Source extract:
-*-*-
AIX still requires implicit extern C.

I previously have tried to disable the feature on AIX and it failed miserably.

Thanks, David


On Wed, Mar 21, 2018 at 8:15 AM, Nathan Sidwell <nat...@acm.org> wrote:
> Port maintainers CC'd, apologies if I've missed you.
>
> NO_IMPLICIT_EXTERN_C is a target machine define that turns off wrapping
> system header files in 'extern "C" { ... }'.  It is the remaining
> non-deprecated ARM-era compatibility behaviour.  Can we deprecated it?
>
> Unfortunately it's a negative-sense define, that now at least most ports
> define.  Do all ports define it?  It's hard to determine that, because many
> ports get it set via config/gnu-user.h or similar common file.
>
> It also has the following undocumented features (when not set):
> 1) in a system header in an extern "C" region, a prototype of the form 'T
> func ()' means unspecified parms.   We treat it as (...), but that's not
> valid C and probably will do the wrong thing with today's more complex ABIs.
-*-*-
Excerpted data:

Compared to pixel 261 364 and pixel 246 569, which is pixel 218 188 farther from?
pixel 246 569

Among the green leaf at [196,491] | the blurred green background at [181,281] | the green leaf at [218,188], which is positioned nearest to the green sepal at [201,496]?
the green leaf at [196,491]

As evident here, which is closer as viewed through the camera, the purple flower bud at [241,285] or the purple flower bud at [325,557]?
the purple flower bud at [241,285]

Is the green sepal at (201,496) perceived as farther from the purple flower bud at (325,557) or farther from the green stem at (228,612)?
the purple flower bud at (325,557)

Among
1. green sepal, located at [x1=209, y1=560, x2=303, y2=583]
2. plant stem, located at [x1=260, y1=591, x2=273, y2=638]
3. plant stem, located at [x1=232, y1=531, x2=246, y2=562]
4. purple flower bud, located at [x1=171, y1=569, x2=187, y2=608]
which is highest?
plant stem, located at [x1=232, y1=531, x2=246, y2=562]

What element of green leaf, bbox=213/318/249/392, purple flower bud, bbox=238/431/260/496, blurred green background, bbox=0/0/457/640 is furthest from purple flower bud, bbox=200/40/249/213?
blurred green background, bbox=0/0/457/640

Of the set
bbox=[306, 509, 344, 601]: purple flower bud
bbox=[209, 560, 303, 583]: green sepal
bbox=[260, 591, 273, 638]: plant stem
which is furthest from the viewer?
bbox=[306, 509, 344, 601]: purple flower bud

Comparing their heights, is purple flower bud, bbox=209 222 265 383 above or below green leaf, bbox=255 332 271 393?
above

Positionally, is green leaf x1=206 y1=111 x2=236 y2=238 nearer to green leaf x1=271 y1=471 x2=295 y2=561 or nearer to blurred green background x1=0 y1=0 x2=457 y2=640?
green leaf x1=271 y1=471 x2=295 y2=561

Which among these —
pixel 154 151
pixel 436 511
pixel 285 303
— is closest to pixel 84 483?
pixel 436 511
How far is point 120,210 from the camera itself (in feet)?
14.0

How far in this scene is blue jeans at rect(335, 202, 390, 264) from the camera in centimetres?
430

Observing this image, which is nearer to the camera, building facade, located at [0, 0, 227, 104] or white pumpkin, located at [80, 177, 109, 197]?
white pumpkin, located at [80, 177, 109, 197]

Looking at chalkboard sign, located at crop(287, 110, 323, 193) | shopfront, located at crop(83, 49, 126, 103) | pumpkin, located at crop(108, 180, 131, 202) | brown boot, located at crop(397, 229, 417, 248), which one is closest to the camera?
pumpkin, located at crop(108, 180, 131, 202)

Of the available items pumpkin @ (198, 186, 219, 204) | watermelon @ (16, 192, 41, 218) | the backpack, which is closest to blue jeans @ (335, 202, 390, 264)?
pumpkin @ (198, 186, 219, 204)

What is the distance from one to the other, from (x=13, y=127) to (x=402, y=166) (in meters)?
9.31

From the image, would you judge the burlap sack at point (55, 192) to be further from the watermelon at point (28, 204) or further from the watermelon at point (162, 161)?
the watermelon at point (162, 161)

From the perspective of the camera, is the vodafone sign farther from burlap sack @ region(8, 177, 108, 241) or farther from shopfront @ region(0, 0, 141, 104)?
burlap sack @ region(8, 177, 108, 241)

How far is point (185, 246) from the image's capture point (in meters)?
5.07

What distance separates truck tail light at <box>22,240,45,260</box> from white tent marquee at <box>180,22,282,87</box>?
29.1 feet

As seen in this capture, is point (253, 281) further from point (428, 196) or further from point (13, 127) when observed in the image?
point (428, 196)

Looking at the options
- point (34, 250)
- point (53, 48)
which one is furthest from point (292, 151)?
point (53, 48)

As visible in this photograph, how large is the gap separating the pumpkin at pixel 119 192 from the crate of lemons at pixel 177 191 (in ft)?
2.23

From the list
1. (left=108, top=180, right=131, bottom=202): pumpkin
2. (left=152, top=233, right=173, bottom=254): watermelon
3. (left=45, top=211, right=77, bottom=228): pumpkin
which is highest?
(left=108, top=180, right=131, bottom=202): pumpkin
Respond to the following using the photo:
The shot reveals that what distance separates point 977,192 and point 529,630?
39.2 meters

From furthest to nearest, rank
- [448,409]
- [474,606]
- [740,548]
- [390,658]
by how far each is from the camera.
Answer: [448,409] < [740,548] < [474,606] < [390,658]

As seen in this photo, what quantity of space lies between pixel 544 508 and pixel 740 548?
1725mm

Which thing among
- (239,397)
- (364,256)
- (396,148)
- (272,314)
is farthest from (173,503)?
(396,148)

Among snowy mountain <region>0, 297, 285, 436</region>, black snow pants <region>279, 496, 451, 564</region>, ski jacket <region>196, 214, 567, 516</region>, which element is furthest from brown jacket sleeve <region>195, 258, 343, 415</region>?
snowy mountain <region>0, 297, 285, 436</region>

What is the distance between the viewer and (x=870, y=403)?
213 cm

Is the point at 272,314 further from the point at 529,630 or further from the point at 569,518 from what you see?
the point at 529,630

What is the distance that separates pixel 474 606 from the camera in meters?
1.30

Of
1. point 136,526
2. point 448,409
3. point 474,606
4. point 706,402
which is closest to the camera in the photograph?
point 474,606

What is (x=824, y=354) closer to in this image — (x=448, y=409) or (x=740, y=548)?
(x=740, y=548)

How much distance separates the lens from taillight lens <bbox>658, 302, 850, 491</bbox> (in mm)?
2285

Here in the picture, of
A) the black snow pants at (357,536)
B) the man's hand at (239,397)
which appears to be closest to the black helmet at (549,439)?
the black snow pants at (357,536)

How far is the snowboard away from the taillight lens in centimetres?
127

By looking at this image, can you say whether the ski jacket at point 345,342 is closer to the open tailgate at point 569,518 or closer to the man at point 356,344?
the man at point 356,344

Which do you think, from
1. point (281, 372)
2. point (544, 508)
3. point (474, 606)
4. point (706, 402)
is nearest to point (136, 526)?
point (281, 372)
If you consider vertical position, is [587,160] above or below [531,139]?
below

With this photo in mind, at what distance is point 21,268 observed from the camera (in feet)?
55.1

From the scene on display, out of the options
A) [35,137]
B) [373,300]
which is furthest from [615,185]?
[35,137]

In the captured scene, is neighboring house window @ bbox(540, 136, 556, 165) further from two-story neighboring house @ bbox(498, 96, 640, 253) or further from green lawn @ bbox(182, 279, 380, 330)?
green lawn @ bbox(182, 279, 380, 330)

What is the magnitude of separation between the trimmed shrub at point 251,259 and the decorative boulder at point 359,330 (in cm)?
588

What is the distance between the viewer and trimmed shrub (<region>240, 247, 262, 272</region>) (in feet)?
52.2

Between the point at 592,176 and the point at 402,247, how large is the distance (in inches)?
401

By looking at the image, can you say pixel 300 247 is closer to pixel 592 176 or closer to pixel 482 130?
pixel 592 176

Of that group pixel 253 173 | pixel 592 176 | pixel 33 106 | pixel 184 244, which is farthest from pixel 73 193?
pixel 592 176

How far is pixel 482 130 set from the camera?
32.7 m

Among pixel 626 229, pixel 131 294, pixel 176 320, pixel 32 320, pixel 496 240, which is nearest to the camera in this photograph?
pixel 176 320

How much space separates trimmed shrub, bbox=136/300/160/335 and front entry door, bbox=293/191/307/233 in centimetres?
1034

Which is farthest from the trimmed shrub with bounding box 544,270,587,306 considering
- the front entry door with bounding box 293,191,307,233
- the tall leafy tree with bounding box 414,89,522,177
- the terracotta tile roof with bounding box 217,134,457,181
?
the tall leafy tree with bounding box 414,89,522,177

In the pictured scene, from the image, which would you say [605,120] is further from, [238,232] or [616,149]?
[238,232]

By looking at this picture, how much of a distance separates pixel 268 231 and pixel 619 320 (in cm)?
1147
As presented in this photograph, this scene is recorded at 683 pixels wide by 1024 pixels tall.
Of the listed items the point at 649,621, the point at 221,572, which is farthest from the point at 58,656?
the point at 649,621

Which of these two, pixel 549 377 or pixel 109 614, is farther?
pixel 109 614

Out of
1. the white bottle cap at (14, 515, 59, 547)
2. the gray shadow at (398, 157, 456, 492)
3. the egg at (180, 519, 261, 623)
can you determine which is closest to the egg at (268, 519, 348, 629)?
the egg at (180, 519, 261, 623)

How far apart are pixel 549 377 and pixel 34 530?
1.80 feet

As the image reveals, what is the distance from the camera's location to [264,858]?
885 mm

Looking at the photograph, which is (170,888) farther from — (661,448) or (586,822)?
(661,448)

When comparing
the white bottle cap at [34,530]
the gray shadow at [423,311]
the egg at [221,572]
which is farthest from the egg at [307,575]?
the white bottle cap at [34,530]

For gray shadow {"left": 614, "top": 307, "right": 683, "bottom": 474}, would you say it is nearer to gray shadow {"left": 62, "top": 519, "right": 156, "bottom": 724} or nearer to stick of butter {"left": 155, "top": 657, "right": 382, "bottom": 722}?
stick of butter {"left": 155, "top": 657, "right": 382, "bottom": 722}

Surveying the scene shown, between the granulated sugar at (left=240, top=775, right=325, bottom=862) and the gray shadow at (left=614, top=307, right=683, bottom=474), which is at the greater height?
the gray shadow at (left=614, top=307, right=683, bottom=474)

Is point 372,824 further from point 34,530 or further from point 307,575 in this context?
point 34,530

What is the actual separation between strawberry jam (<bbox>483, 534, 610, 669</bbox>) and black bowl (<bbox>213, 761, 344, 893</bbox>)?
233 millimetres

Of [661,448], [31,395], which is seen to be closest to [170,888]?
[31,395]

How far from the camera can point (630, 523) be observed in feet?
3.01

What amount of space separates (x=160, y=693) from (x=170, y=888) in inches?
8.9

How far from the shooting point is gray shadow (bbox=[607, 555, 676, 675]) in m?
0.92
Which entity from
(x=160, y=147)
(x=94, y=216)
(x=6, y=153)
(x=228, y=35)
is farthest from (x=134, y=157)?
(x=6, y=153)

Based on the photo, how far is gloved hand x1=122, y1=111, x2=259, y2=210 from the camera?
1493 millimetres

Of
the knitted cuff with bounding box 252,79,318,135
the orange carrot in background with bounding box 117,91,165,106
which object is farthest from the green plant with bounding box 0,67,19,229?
-*-*-
Stated goal A:
Replace "target machine define" with "target macro" in the extern C message, and write out the passage starting with "Thanks, David" and going on through "we deprecated it?".
Stated goal B:
Carry on the extern C message after its final sentence.

Task result A:
Thanks, David


On Wed, Mar 21, 2018 at 8:15 AM, Nathan Sidwell <nat...@acm.org> wrote:
> Port maintainers CC'd, apologies if I've missed you.
>
> NO_IMPLICIT_EXTERN_C is a target macro that turns off wrapping
> system header files in 'extern "C" { ... }'.  It is the remaining
> non-deprecated ARM-era compatibility behaviour.  Can we deprecated it?

Task result B:
>
> 2) Again, in a system header for extern "C" fns, enables matching between
> function prototypes via self-promoting parameter types.  I.e. 'extern "C" T
> foo (char)' and 'extern "C" T foo (int)' are the same fn.
>
> The path by which the extern "C" wrapping happens is tortuous though
> c-family/c-lex.c via a global variable and the parser setting flags on each
> token.  Ugh!
>
> I think the way of going about that would be to require it to be defined to
> either 0 or 1, and test that, rather than its definedness.  Then any ports
> that require the old behaviour will need to set it to zero, explicitly
> indicating the requirement.  Something like:
>
> // in default.h
> #if !defined (NO_IMPLICIT_EXTERN_C) \
>   || (0 - NO_IMPLICIT_EXTERN_C - 1) > 0 /* Detect blank */
> #error NO_IMPLICIT_EXTERN_C must be defined to 0 or 1, see XXX
> #endif
>
> modify the existing #defines to provide a value.
>
> modify the uses from
>   #ifndef NO_IMPLICIT_EXTERN_C
> into
>   #if !NO_IMPLICIT_EXTERN_C
>
> (That's just as vulnerable to misspellings of the name as the ifndef case,
> and we're converting existing code, so probably quite safe.)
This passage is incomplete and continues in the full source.